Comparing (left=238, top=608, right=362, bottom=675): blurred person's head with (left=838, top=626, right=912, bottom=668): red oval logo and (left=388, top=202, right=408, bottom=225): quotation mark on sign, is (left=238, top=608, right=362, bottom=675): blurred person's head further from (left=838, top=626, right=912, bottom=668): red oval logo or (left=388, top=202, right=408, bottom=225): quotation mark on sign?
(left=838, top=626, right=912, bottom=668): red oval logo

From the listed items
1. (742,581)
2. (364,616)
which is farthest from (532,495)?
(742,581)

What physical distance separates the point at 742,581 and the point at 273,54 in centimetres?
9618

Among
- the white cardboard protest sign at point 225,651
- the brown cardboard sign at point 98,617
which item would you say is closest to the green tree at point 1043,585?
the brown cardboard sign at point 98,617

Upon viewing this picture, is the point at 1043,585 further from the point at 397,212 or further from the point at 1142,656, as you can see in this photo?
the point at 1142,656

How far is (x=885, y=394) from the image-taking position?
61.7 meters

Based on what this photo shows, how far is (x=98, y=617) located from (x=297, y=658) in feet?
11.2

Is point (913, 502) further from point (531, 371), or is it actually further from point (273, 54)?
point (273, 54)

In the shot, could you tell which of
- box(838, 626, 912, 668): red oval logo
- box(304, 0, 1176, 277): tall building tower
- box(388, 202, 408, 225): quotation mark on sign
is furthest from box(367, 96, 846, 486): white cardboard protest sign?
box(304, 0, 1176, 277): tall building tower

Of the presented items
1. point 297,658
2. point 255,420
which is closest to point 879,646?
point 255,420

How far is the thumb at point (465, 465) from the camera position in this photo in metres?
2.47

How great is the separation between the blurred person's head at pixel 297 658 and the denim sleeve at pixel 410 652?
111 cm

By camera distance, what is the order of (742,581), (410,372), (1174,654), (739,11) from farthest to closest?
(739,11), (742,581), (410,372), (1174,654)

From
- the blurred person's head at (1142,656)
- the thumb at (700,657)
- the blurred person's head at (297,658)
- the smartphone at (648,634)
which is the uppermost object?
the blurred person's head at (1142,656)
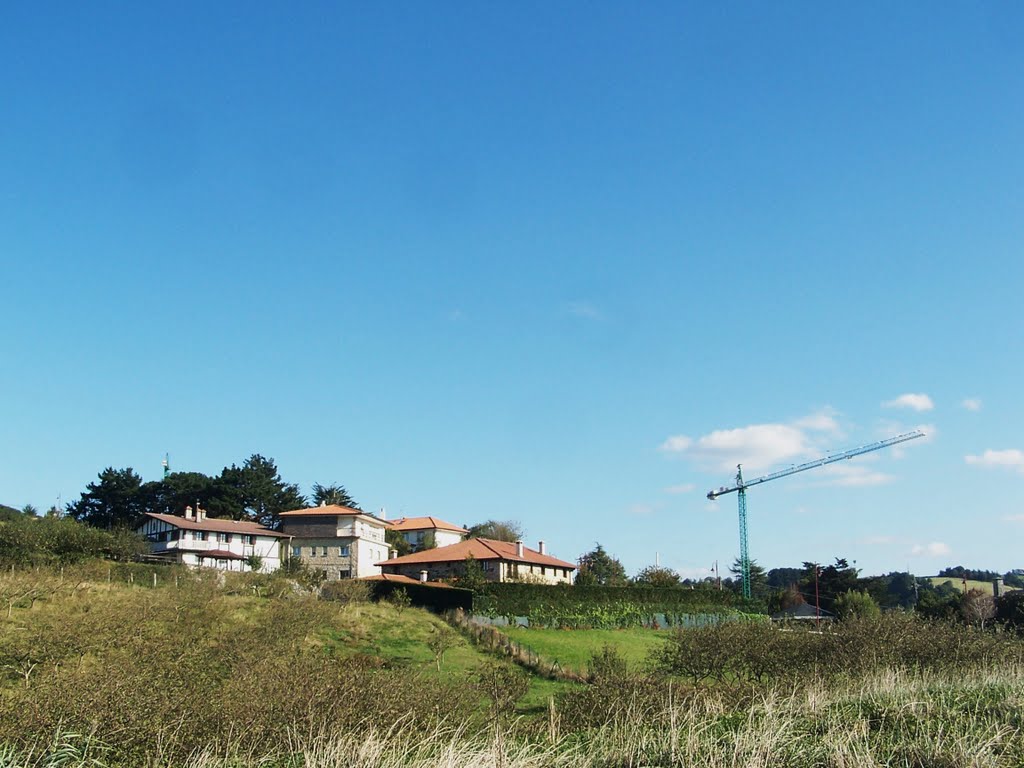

━━━

Exercise>
Set out each line of the material above as a numbered list, omitting the blank lines. Leave the pictures out of your answer.

Completed task>
1. Comparing (left=238, top=608, right=362, bottom=675): blurred person's head with (left=838, top=626, right=912, bottom=668): red oval logo and (left=388, top=202, right=408, bottom=225): quotation mark on sign, is (left=238, top=608, right=362, bottom=675): blurred person's head further from (left=838, top=626, right=912, bottom=668): red oval logo or (left=388, top=202, right=408, bottom=225): quotation mark on sign?
2. (left=838, top=626, right=912, bottom=668): red oval logo
3. From the listed items
4. 1. (742,581)
5. 2. (364,616)
6. which is farthest from (532,495)?
7. (742,581)
8. What physical distance separates the point at 742,581 and the point at 273,54 in centimetres?
9. 9618
10. Among
11. - the white cardboard protest sign at point 225,651
12. - the brown cardboard sign at point 98,617
13. which item would you say is closest to the green tree at point 1043,585?
14. the brown cardboard sign at point 98,617
15. Upon viewing this picture, is the point at 1043,585 further from the point at 397,212 or further from the point at 1142,656, as you can see in this photo?
16. the point at 1142,656
17. How far is (x=885, y=394) from the image-taking position?
18. 61.7 meters
19. Based on what this photo shows, how far is (x=98, y=617) located from (x=297, y=658) in feet?
20. 11.2
21. Is point (913, 502) further from point (531, 371), or is it actually further from point (273, 54)?
22. point (273, 54)
23. In the shot, could you tell which of
24. - box(838, 626, 912, 668): red oval logo
25. - box(304, 0, 1176, 277): tall building tower
26. - box(388, 202, 408, 225): quotation mark on sign
27. is furthest from box(367, 96, 846, 486): white cardboard protest sign?
28. box(304, 0, 1176, 277): tall building tower
29. Of the presented items
30. 1. point 297,658
31. 2. point 255,420
32. which is closest to point 879,646?
33. point 255,420
34. How far is the thumb at point (465, 465) from the camera position in this photo in metres?
35. 2.47
36. How great is the separation between the blurred person's head at pixel 297 658 and the denim sleeve at pixel 410 652?
37. 111 cm
38. By camera distance, what is the order of (742,581), (410,372), (1174,654), (739,11) from farthest to closest?
39. (739,11), (742,581), (410,372), (1174,654)
40. From
41. - the blurred person's head at (1142,656)
42. - the thumb at (700,657)
43. - the blurred person's head at (297,658)
44. - the smartphone at (648,634)
45. which is the uppermost object?
46. the blurred person's head at (1142,656)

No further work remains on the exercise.